In Zeiten von sinkenden CD-Verkäufen wird das Medium DVD immer wichtiger. Gibt es Pläne für eine TÝR-DVD? Immerhin seid Ihr eine sehr visuelle Band, die auf der Bühne spezielle Kleidung, die ein wenig an eine Rüstung erinnert, trägt.

Wir hoffen, daß es bald eine DVD von uns geben wird, doch zum jetzigen Zeitpunkt existieren noch keine konkreten Pläne.

Ist ein besonderes Outfit wichtig für Euch, oder würdet Ihr auch in Jeans und T-Shirt auf die Bühne gehen? Immerhin seid Ihr schon 2004, als ich Euch zum ersten Mal live sah, nicht in Straßenklamotten auf die Bühne gegangen, sondern hattet ein spezielles Outfit, das allerdings noch nicht so aufwendig war wie es mittlerweile ist.

Es ist nicht zwingend notwendig, aber es unterstützt die Wirkung, die wir gerne erzielen möchten, so daß es letztlich doch ein wichtiger Teil im Gesamtbild ist.

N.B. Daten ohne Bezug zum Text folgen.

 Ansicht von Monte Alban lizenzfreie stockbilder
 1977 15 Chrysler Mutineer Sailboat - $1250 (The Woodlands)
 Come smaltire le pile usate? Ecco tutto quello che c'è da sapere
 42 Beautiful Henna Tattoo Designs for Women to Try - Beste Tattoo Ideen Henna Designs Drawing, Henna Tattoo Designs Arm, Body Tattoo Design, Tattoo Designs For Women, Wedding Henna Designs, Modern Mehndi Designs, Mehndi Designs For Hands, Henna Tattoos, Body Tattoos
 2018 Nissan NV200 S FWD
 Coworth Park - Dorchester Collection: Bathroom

Euer Musikstil schränkt Euch zu einem gewissen Grad ein. Empfindet Ihr das als Problem, oder seht Ihr keine Einschränkung? Was macht Ihr mit Songideen, die nicht zu TÝR passen? Sollten wir uns auf Projekte neben TÝR einstellen?

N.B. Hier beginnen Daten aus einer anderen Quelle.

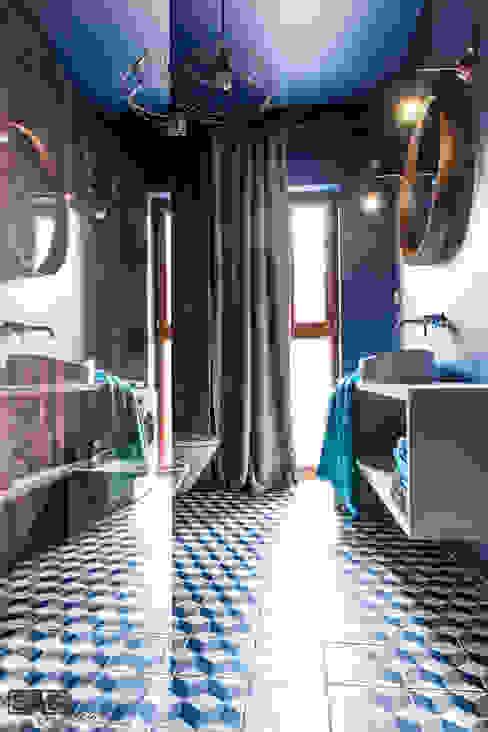 Salle de bain moderne par SAS Moderne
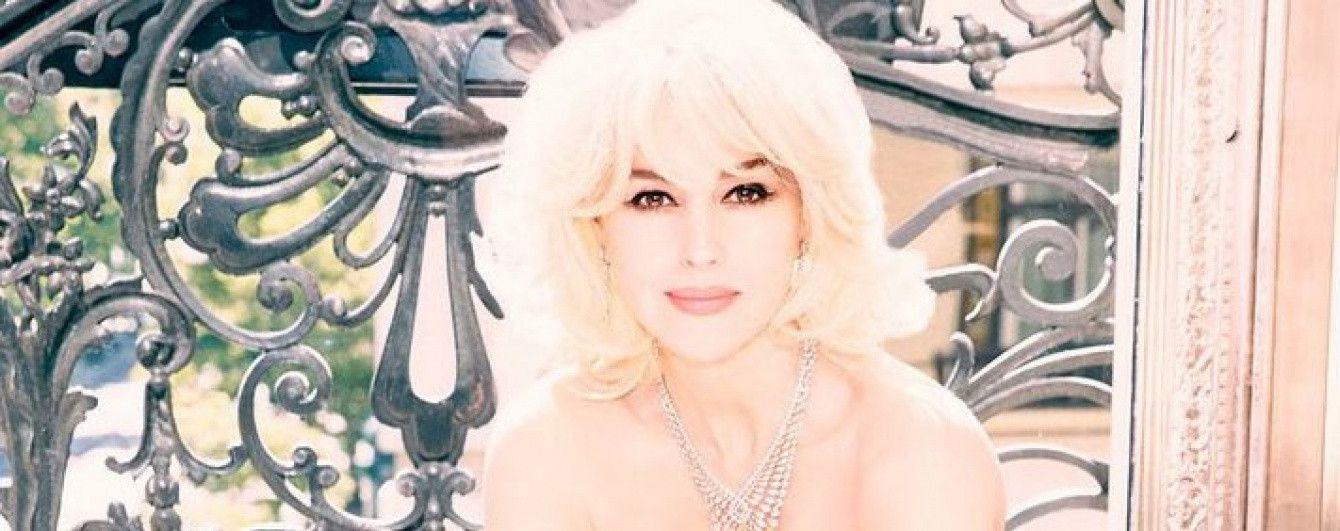 Сексуальная блондинка с красной помадой: Моника Беллуччи в новой глянцевой съемке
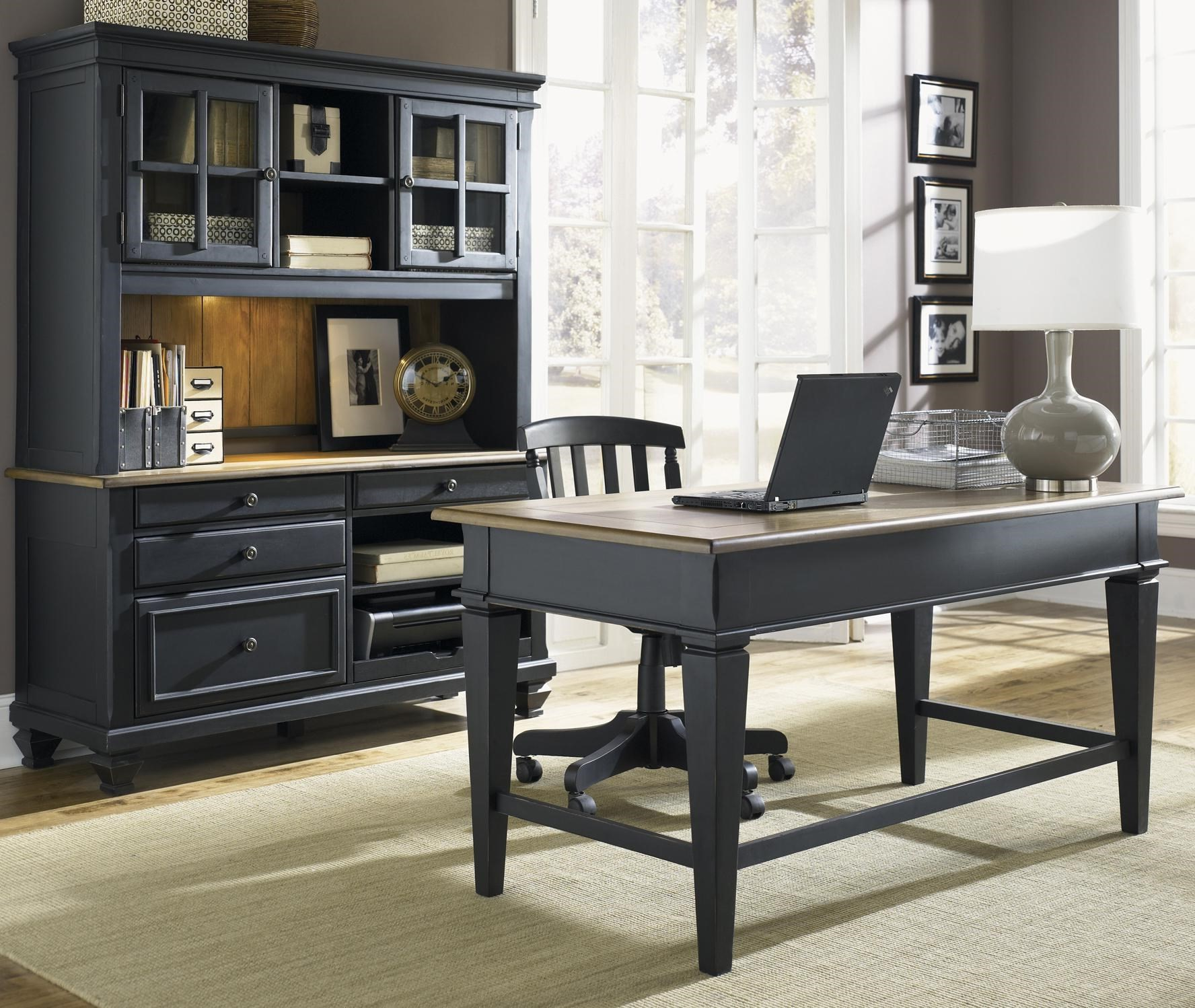 Faites le bureau dans le salon correspondre à la conception de votre pièce.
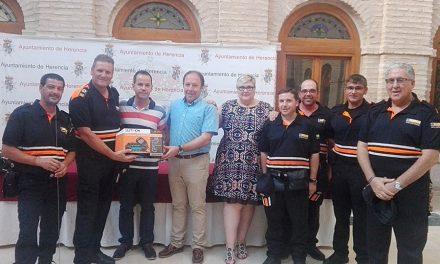 La empresa Harinas Palmero hace entrega de una emisora de radio a Protección Civil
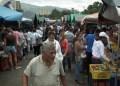 Mucha gente pero poca compra se observa en los tarantines de la antigua avenida Arvelo.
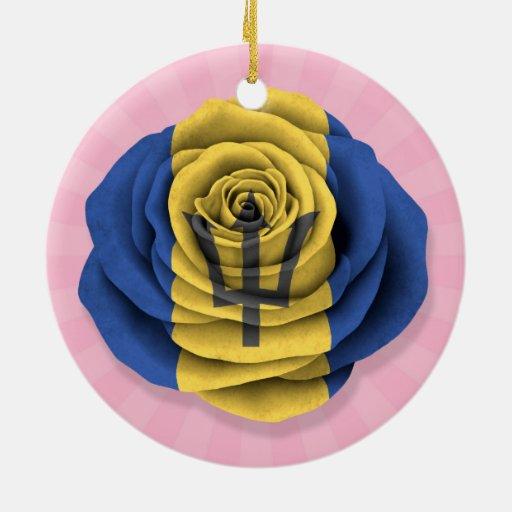 Barbados subió la bandera en rosa ornamente de reyes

In der Tat gibt es Pläne diesbezüglich. Ich fühle mich zwar nicht eingeengt durch unseren Stil, doch zugleich verspüre ich die Notwendigkeit, Ideen, die nicht so richtig zu TÝR passen, auf andere Weise an den Mann zu bringen.

Wie konkret sind diese Pläne? Welche stilistische Richtung willst Du einschlagen?

Sehr konkret: Ich habe schon einige Musiker gefunden, mit denen ich arbeiten werde, unter denen sich beispielsweise Amon Djurhuus befindet, der die dritte Aushilfe war, als Kári auf der "Paganfest"-Tour ausgefallen war. Derzeit komponiere ich die Musik für dieses Projekt; genauer gesagt hatte ich schon direkt nach den Aufnahmen zu »Land« damit begonnen. Die Musik wird schneller und technischer als bei TÝR ausfallen.

Meiner Meinung nach habt Ihr »By The Light Of The Northern Star« bewußt hymnenhafter gestaltet als die letzten beiden Platten. Kannst Du dem zustimmen? Seid Ihr das Songwriting heuer ein wenig anders angegangen?

Bei der neuen Platte habe ich mehr Schwerpunkt auf die Melodien gelegt - sowohl beim Gesang als auch bei der Gitarre. Es gibt mehr Refrains mit großen Chören; genauer gesagt ist das sogar bei allen Songs der Fall. Bei etlichen Songs haben wir uns dabei ertappt, daß wir progressivere Parts gestrichen haben und dafür die melodischen, mitsingbaren Parts gestärkt haben.

Normalerweise bekommen Bands bei ihren neuen Schandtaten als erstes Feedback von der Presse. Ihr habt jedoch von »By The Light Of The Northern Star« schon vor einigen Wochen die Single ›Hold The Heathen Hammer High‹ vorab auf MySpace veröffentlicht. Wie waren die Reaktionen der Fans?

Sie sind überwältigend ausgefallen. Nicht wenige Stimmen haben gesagt, daß es unser bislang bester Song sei.

Der Nord- oder Polarstern war früher enorm wichtig bei der Navigation von Schiffen, weil er einer der hellsten Sterne am Himmel ist und zudem immer die nördliche Richtung anzeigt. Warum wurde er zum Hauptdarsteller Eures neuen Albumtitels?

Der Polarstern repräsentiert jegliche vorchristliche Tradition. Mit Hilfe des Polarsterns kann jeder sein Schiff steuern - völlig unabhängig von der christlichen Weltanschauung oder den Philosophien, die andere Religionen vertreten.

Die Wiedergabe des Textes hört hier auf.